Free associative algebras, noncommutative Grobner bases, and universal associative envelopes for nonassociative structures

TL;DR

This paper explores the use of noncommutative Grobner bases to construct universal associative envelopes for nonassociative structures, extending previous work to higher-dimensional systems using computer algebra.

Contribution

It introduces methods to build universal associative envelopes for nonassociative structures via noncommutative Grobner bases, expanding prior classifications to larger systems.

Findings

Extended universal envelopes to 4- and 6-dimensional systems

Applied computer algebra to nonassociative triple systems

Connected noncommutative Grobner bases with nonassociative algebra structures

Abstract

These are the lecture notes from my short course of the same title at the CIMPA Research School on Associative and Nonassociative Algebras and Dialgebras: Theory and Algorithms - In Honour of Jean-Louis Loday (1946-2012), held at CIMAT, Guanajuato, Mexico, February 17 to March 2, 2013. The underlying motivation is to apply the theory of noncommutative Grobner bases in free associative algebras to the construction of universal associative envelopes for nonassociative structures defined by multilinear operations.
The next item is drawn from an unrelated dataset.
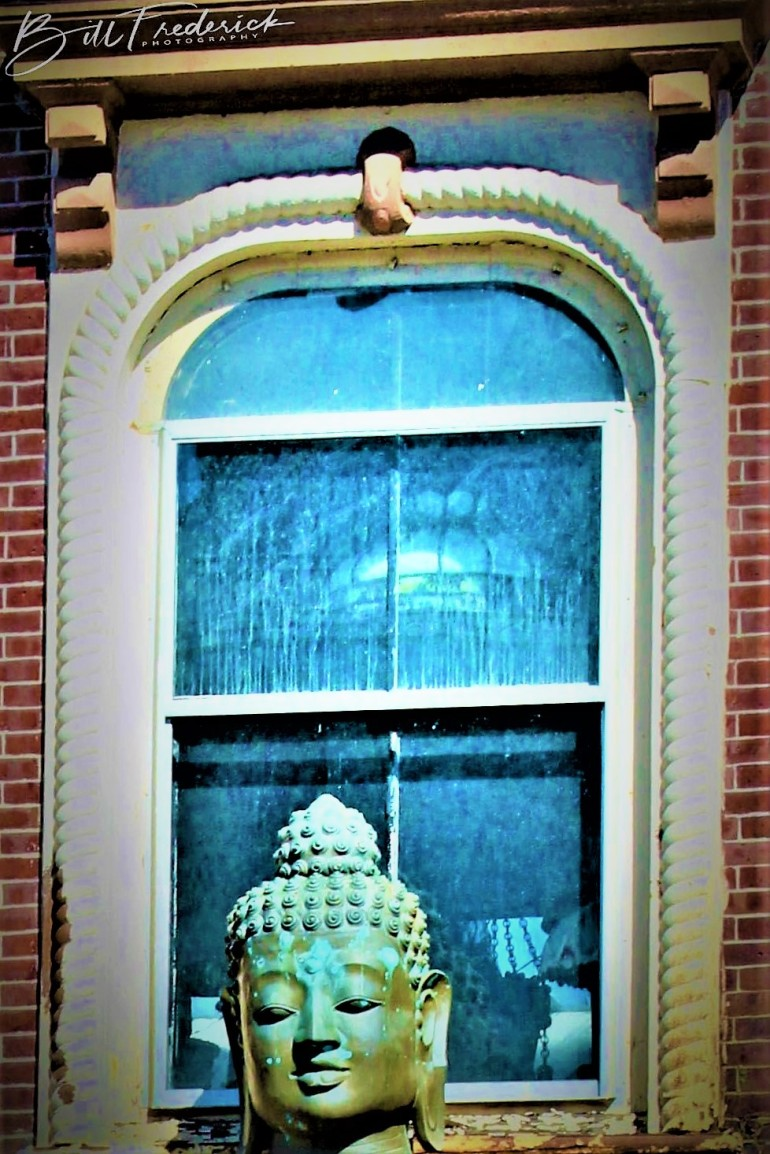 a buddha in the window with sign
Trilinear operations were classified by the author and Peresi in 2007. In her Ph.D. thesis of 2012, Elgendy studied the universal associative envelopes of nonassociative triple systems obtained by applying these trilinear operations to the 2-dimensional simple associative triple system. In these notes I use computer algebra to extend some aspects of her work to the 4-dimensional and 6-dimensional simple associative triple systems.